Not a cry. Not a scream. Something worse. She ran.
Burst into his chamber. And froze. Tovald lay on the floor.
The scar— It was opening. Unraveling. Not bleeding. Undoing itself.
Frost spread across his skin, creeping like death. His breath came in broken gasps.
His eyes… empty. “I see,” he whispered. “This is how it ends.”
“No,” Mirela said. She knelt beside him. Placed her hands against his chest.
The cold bit into her instantly. Burned. Freezing and fire all at once.
“You are not dying tonight,” she said. The frost climbed her arms.
Her vision blurred. The scars on her body flared to life.
Each one screaming. Each one remembering. “I see them,” she whispered.
“All of them.” The room trembled. The curse awakened fully.
“You are not alone anymore,” she said. And something broke.
The frost shattered. The wound closed. Not healed. Closed. As if it had finally been answered.
Tovald gasped. Air filled his lungs. Real air. For the first time in ten years.
The scars— Gone. All of them. Except one. On Mirela’s palm.
The original. “I will keep this,” she said softly. Tovald reached for her hand.
Held it like something fragile. Something sacred. Spring came. The kingdom changed.
So did they. Mirela became Luna. Not by tradition. By truth.
The king laughed again. The wolves howled again. The land breathed again.
But peace never lasts. Three months later, a traveler arrived.
He came from the eastern woods. From the place where Cersa had died.
He brought a message. Not written. Spoken. To Mirela alone.
“She is awake.” Mirela felt the scar on her palm burn.
Not pain. Recognition. That night, she dreamed. Not of the dead.
Of Cersa. Standing in the snow. Unchanged. Unbroken. Alive. “You should not have taken it,” Cersa said softly.
Mirela’s voice trembled. “You were dead.” Cersa smiled. “No,” she said.
“I was waiting.” Mirela woke with a gasp. The room was cold.

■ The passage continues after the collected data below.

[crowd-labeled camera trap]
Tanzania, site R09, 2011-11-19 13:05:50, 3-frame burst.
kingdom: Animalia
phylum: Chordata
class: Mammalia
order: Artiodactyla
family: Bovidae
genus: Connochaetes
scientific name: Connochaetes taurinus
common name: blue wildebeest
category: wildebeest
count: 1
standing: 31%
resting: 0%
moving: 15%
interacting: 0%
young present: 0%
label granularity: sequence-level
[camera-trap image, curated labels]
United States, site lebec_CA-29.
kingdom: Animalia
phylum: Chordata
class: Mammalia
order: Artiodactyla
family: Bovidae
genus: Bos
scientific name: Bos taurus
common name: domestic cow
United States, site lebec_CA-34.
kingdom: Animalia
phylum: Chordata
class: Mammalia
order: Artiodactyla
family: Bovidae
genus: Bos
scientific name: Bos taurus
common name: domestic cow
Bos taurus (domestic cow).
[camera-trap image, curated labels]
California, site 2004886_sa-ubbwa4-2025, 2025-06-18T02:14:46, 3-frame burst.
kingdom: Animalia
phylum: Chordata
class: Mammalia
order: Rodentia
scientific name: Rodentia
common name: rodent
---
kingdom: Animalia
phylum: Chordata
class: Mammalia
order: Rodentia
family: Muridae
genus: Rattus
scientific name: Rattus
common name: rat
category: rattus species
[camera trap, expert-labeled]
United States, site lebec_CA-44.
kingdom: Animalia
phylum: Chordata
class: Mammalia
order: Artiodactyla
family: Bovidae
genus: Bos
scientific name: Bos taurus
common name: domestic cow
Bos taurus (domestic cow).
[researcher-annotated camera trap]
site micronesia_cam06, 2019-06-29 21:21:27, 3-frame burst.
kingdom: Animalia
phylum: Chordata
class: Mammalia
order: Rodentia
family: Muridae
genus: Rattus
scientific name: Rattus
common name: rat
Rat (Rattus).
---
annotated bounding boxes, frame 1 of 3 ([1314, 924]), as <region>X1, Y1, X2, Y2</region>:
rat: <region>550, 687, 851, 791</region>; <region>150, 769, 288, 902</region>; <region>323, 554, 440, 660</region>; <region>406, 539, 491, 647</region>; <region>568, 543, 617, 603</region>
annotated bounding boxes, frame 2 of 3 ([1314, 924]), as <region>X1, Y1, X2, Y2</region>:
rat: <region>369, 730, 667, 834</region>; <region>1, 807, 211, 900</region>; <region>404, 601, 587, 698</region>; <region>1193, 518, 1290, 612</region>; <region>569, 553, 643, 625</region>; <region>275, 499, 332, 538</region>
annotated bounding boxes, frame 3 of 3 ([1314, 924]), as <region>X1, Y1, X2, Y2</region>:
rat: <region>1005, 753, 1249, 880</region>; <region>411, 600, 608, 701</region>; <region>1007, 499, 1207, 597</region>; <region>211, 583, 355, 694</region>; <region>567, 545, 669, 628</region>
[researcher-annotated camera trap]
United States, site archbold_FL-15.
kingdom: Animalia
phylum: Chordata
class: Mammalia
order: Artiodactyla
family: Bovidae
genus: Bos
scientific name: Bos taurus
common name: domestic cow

Too cold. She looked down at her hand. The scar—
It was moving. And in the distance… From the eastern woods…
A howl answered. Not of wolves. Something older. Something that remembered her.
Tovald opened his chamber door. “Mirela—” He stopped. Saw her hand.
Saw the fear she had never shown before. “What is it?”
He asked. Mirela looked at him. And for the first time…
She did not have an answer. The scar pulsed once.
Like a heartbeat. And somewhere far beyond the fortress walls—
Something began to walk toward them.